National Institute of Public Health, University of Southern Denmark, Copenhagen, Denmark.
Br J Surg. 2020 Feb;107(3):310-315. doi: 10.1002/bjs.11372. Epub 2019 Nov 22.
Systemic inflammation following curative surgery for colorectal cancer may be associated with increased risk of recurrence. [Correction added on 29 November 2019, after first online publication: text amended for accuracy.] This study investigated whether a clinically suspected infection, for which blood cultures were sent within 30 days after surgery for colorectal cancer, was associated with long-term oncological outcomes.
This register-based national cohort study included all Danish residents undergoing surgery with curative intent for colorectal cancer between January 2003 and December 2013. Patients who developed recurrence or died within 180 days after surgery were not included. Associations between blood cultures taken within 30 days after primary surgery and overall survival, disease-free survival and recurrence-free survival were analysed using Cox regression models adjusted for relevant clinical confounders, including demographic data, cancer stage, co-morbidity, blood transfusion, postoperative complications and adjuvant chemotherapy.
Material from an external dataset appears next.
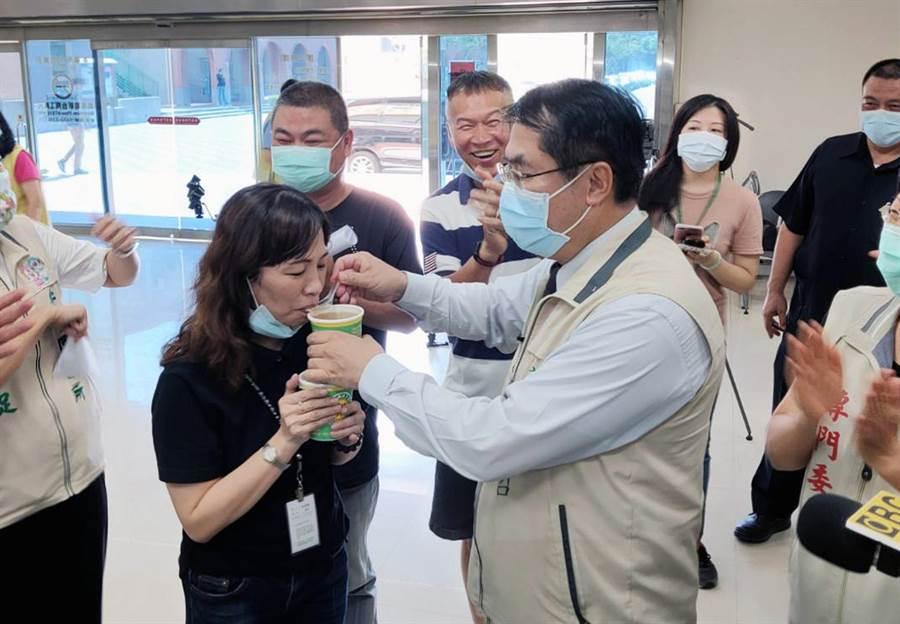 台南市長黃偉哲親手餵公所女員工喝綠豆湯。(洪榮志攝)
The study included 21 349 patients, of whom 3390 (15·9 per cent) had blood cultures taken within 30 days after surgery. Median follow-up was 5·6 years. Patients who had blood cultures taken had an increased risk of all-cause mortality (hazard ratio (HR) 1·27, 95 per cent c.i. 1·20 to 1·35; P < 0·001), poorer disease-free survival (HR 1·22, 1·16 to 1·29; P < 0·001) and higher risk of recurrence (HR 1·15, 1·07 to 1·23; P < 0·001) than patients who did not have blood cultures taken.
A clinically suspected infection requiring blood cultures within 30 days of surgery for colorectal cancer was associated with poorer oncological outcomes.
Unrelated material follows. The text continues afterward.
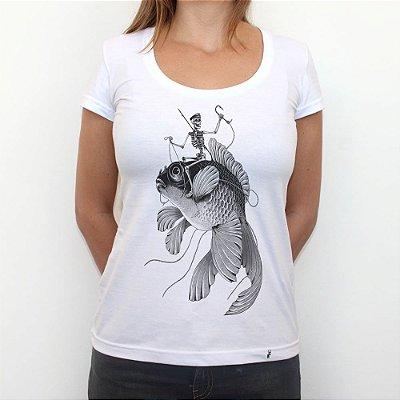 Ossos ao Mar - Camiseta Clássica Feminina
结直肠癌根治术后全身炎症可能与复发风险增加有关。[2019 年 11 月 29 日更正:文本经过修正以确保准确性。]本研究调查了在结直肠癌手术后 30 天内送检疑似临床感染的血培养是否与长期肿瘤学结果相关。
本基于登记的全国队列研究纳入了 2003 年 1 月至 2013 年 12 月期间所有接受结直肠癌根治性手术的丹麦居民。未包括术后 180 天内发生复发或死亡的患者。使用 Cox 回归模型分析术后 30 天内进行血培养与总生存期、无病生存期和无复发生存期之间的关系,模型调整了包括人口统计学数据、癌症分期、合并症、输血、术后并发症和辅助化疗在内的相关临床混杂因素。
研究纳入了 21349 例患者,其中 3390 例(15.9%)在术后 30 天内进行了血培养。中位随访时间为 5.6 年。进行血培养的患者全因死亡率增加(风险比(HR)1.27,95%置信区间(CI)1.20 至 1.35;P<0.001)、无病生存期更差(HR 1.22,1.16 至 1.29;P<0.001)和复发风险更高(HR 1.15,1.07 至 1.23;P<0.001),而非进行血培养的患者。
在结直肠癌手术后 30 天内送检疑似临床感染的血培养与较差的肿瘤学结果相关。